7. The Bombs That Brought Us Together by Brian Conaghan (Bloomsbury) – There are lots of echoes of John Crowley in this gripping novel about teenager Charlie Law, who lives in Little Town, which is carefully ordered but which borders a realm called Old Country where things are very different. When Charlie meets a young refugee from Old Country, the two worlds begin to collide in ways that I found both convincing and ultimately moving.
6. The Memory of Things by Gae Polisner (St. Martin’s Griffin) – “Moving” certainly describes this story about young Kyle Donohue, who watches the smoldering Twin Towers on the morning of September 11. When he’s hurrying across the Brooklyn Bridge trying to reach the city, he encounters a little girl covered in ash and wearing battered costume-angel wings, and the odd, unpredictable relationship that unfolds from there is spellbindingly done.
5. The Boy Who Killed Grant Parker by Kat Spears (St.
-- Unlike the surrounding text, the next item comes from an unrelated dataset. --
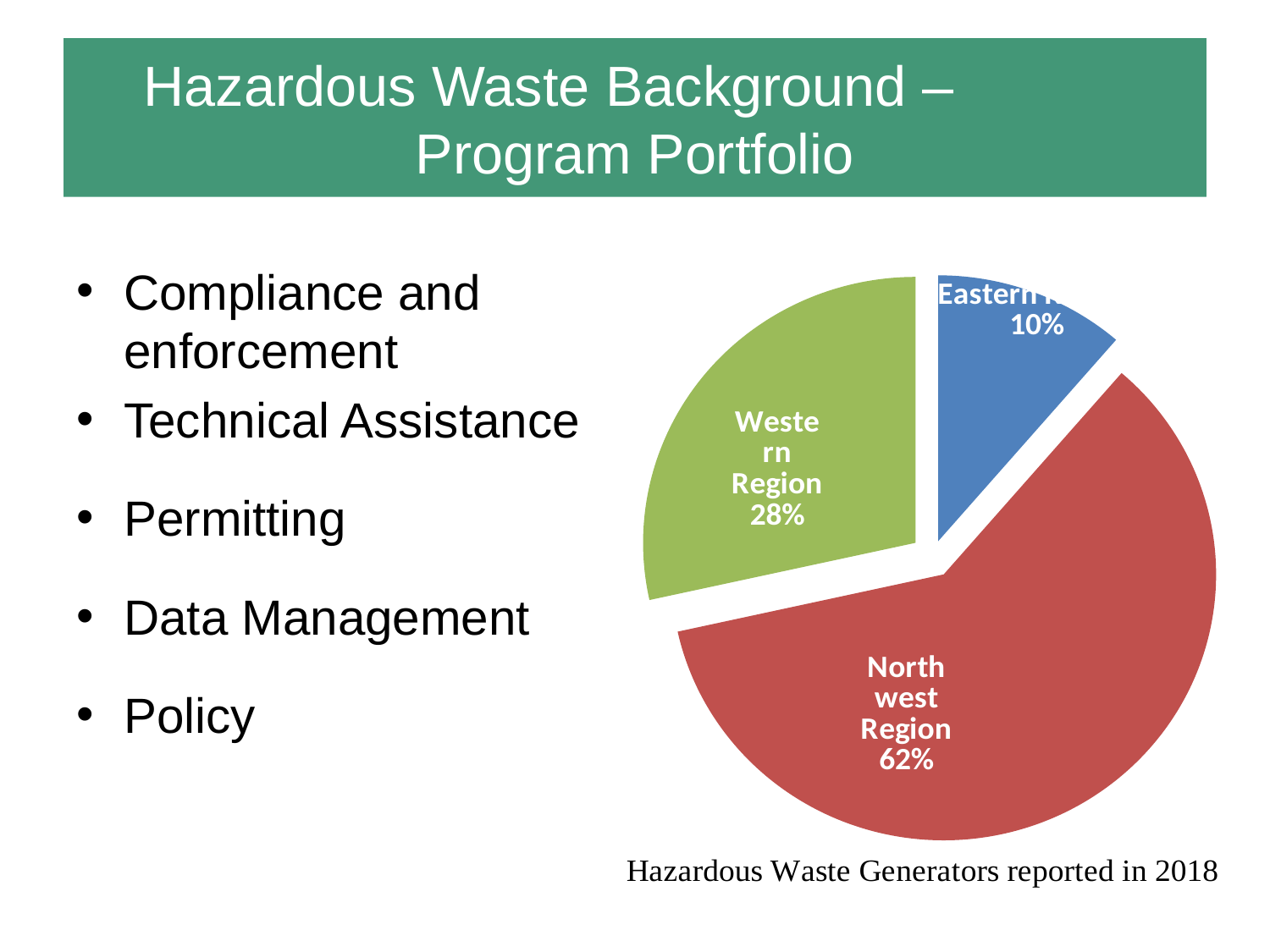
What share of the pie does the Eastern slice represent? 10% What colour is the Northwest Region slice? red What kind of chart is shown on the slide? pie chart Which region has the smallest slice of the pie? Eastern What is the difference in percentage points between the Western Region and the Eastern slices? 18 What share of the pie does the Northwest Region slice represent? 62% What is the difference in percentage points between the Northwest Region and the Western Region slices? 34 What share of the pie does the Western Region slice represent? 28% Which region has the largest slice of the pie? Northwest Region How many slices does the pie chart have? 3 What does the caption below the pie chart say the data represents? Hazardous Waste Generators reported in 2018 Which slice is larger, Western Region or Eastern? Western Region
Martin’s Griffin) – When Luke Grayson, the main character in this strange, powerful meditation on identity, is exiled for his sins to live with his preacher father in rural Tennessee, he comes directly into contact with a bully named Grant who’s managed in one way or another to bully the entire town. The confrontation between Luke and Grant, and its startling, gradually-unfolded aftermath, is the dramatic payoff of this remarkable read.
4. The Fixes by Owen Matthews (Harper Teen) – Like so many books on this list, the heart of Owen Matthews’ novel is a spiky, troubled friendship, in this case between harried, well-meaning Eric and enigmatic Jordan, who at first encourages Eric to let go of some of the anxieties caused by his overbearing father but then gradually starts encouraging more questionable behavior. It’s a familiar YA plot, but Owen Matthews writes it with terrific energy, making the whole thing memorably fresh.
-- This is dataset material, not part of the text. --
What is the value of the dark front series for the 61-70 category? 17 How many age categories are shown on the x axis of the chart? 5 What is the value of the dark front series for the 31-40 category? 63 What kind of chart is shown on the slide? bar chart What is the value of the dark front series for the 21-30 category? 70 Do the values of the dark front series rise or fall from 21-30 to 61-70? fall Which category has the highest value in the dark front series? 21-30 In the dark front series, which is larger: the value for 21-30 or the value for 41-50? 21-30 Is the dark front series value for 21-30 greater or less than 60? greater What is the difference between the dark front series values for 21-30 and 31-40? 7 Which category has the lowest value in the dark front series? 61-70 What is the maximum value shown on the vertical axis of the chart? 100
3. The Sun Is Also a Star by Nicola Yoon (Delacorte Press) – In some ways, this is the weakest entry on this list, mainly because it rests more than the others in the lingo of standard broad-appeal YA. But Nicola Yoon’s story, about cool, logical Natasha and pressured, repressed Daniel, quickly rises above its lazier tendencies and becomes a completely winning story of first love.
2. Holding Up the Universe by Jennifer Niven (Knopf Books for Young Readers) – This sleek, professional little novel is also built along familiar lines: Libby Strout, once known to the tabloids as “America’s Fattest Teen,” enters high school carrying burdens of grief and insecurity, and there she meets Jack Masselin, whose strut and charisma hide burdens of his own. But as with a few books on this list, this one rises above its predictable premise and delivers a genuinely moving tale.
1. We Are the Ants by Shaun David Hutchinson (Simon Pulse) – The dilemma of this crackling good book, by an easy margin the best YA novel of the year, is one familiar from the daydreams of many a bullied high school student: young Henry Denton holds the fate of the world in his hands – literally. The aliens who abducted him have presented him with a doomsday ultimatum for all life on Earth, and Henry is fighting to find reasons to avert it. His family life is in shambles, and his personal life hasn’t begun to recover from the suicide of his boyfriend – and in jangly, addictive prose, Hutchinson (whose The Five Stages of Andrew Brawley was also mighty good) makes the whole odd story pull together beautifully.